Activity: Using the excerpt below on resilience and variability, decide whether each of these statements agrees with it: (a) a less resilient state is compared to a ball on a flat plate; (b) a highly resilient system shows more variability than a less resilient one; (c) in the lead-up to critical transitions, a system becomes more resilient. Answer yes or no for each, quoting the words from the excerpt that decide it.

Excerpt:

►

Win-Win with Liv Boeree

Balls & Bowls: The Relationsip between a Systems Resilience and its Behavioral Variability Summary: A resilient state is akin to a ball in a deep cup, where if the ball is knocked, it quickly rolls back to the bottom. In contrast, a less resilient state is like a ball on a flat plate, where if the ball is knocked, it rolls back slowly. As a result, a system with lower resilience will exhibit more variability compared to a highly resilient system. Leading up to critical transitions, a system that used to be highly resilient gradually becomes less so, resulting in increased variability. Transcript: Speaker 1 As we talked about in the last episode, we're talking about states and tipping points. One image to have in mind for a state is a ball and a cup. And a really resilient state is one where that cup is really, really deep, so that if you knock the ball, which represents the state of the system, it really, really quickly rolls back To the bottom. But if you go from a deep cup to a flat plate, if you knock that ball, it might roll back if you don't sort of knock it completely off the plate, but it's going to roll back slowly. So one consequence of that is that when a system is lower in resilience, the ball is just going to wiggle around more than in that really, really steep ball. So imagine, you know, a ball in the bottom, maybe you have a little fan, you're blowing on it. It's not really moving far because the ball's keeping it right in the bottom versus a plate. You ever put a marble on a plate and you just knock it a bit, all of a sudden it's wandering all over. So that's variability in the system. And so in a resilient system, you actually have lower variability than in a less resilient system. So our idea is that in the lead up to these critical transitions, what you have is a system that used to be really resilient. These jazz musicians were really locked into a particular sound and gradually that basin, that ball had just become less deep.

◄

Provided material:
►

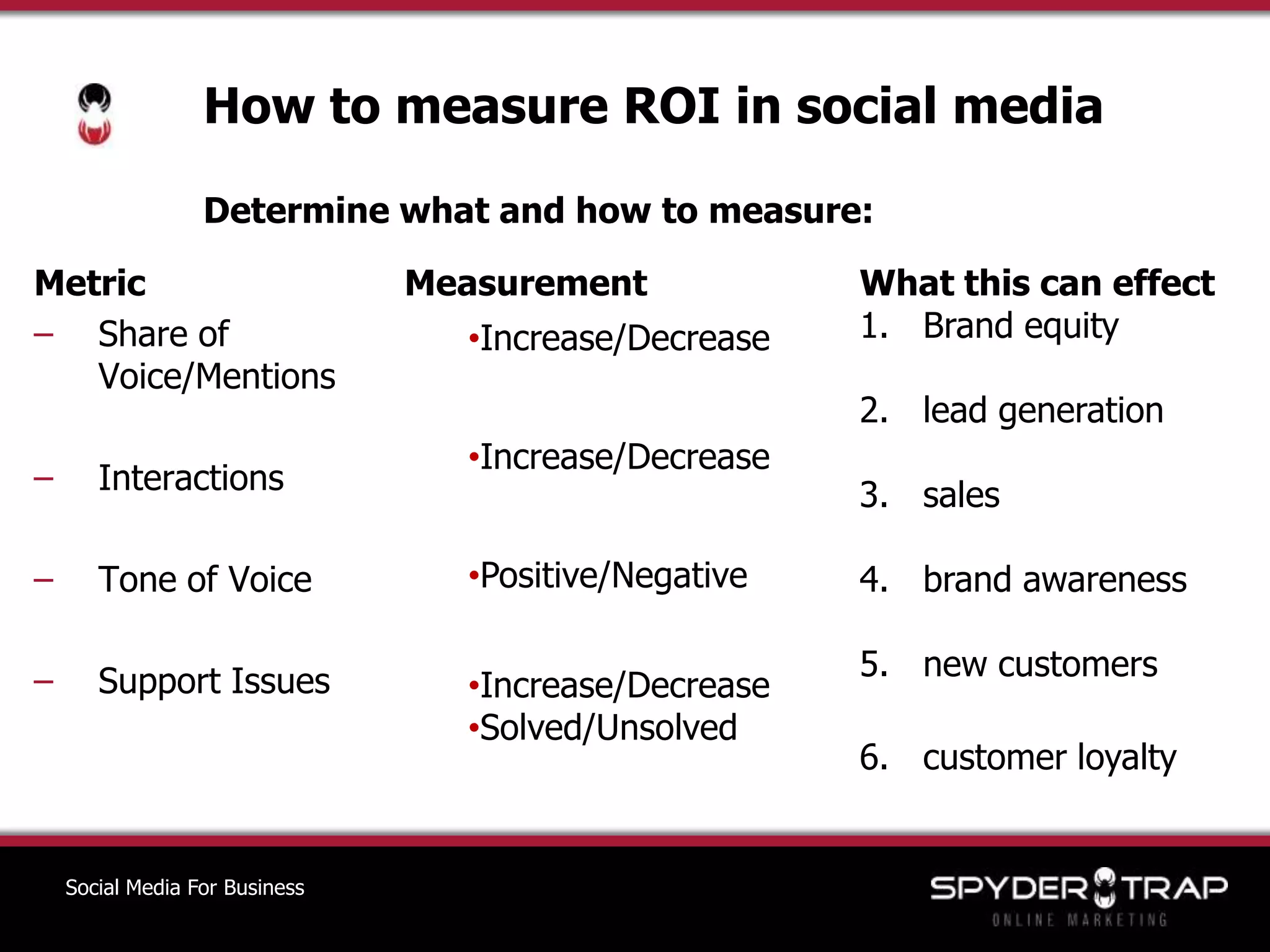 How to measure ROI in social media

Determine what and how to measure:

Metric

– Share of Voice/Mentions

– Interactions

– Tone of Voice

– Support Issues

Measurement

•Increase/Decrease

•Increase/Decrease

•Positive/Negative

•Increase/Decrease
•Solved/Unsolved

What this can effect

1. Brand equity
2. lead generation
3. sales
4. brand awareness
5. new customers
6. customer loyalty

Social Media For Business

SPYDER TRAP
ONLINE MARKETING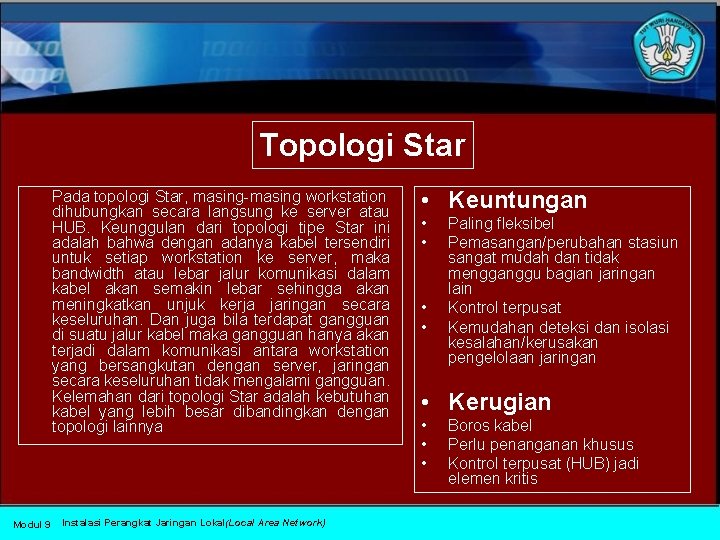 TUT WURI HANDAYANI

Topologi Star

Pada topologi Star, masing-masing workstation dihubungkan secara langsung ke server atau HUB. Keunggulan dari topologi tipe Star ini adalah bahwa dengan adanya kabel tersendiri untuk setiap workstation ke server, maka bandwidth atau lebar jalur komunikasi dalam kabel akan semakin lebar sehingga akan meningkatkan unjuk kerja jaringan secara keseluruhan. Dan juga bila terdapat gangguan di suatu jalur kabel maka gangguan hanya akan terjadi dalam komunikasi antara workstation yang bersangkutan dengan server, jaringan secara keseluruhan tidak mengalami gangguan. Kelemahan dari topologi Star adalah kebutuhan kabel yang lebih besar dibandingkan dengan topologi lainnya

• Keuntungan
• Paling fleksibel
• Pemasangan/perubahan stasiun sangat mudah dan tidak mengganggu bagian jaringan lain
• Kontrol terpusat
• Kemudahan deteksi dan isolasi kesalahan/kerusakan pengelolaan jaringan

• Kerugian
• Boros kabel
• Perlu penanganan khusus
• Kontrol terpusat (HUB) jadi elemen kritis

Modul 9 Instalasi Perangkat Jaringan Lokal(Local Area Network)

◄

Solution:
(a) Yes: "a less resilient state is like a ball on a flat plate"
(b) No: "in a resilient system, you actually have lower variability than in a less resilient system"
(c) No: "a system that used to be highly resilient gradually becomes less so, resulting in increased variability"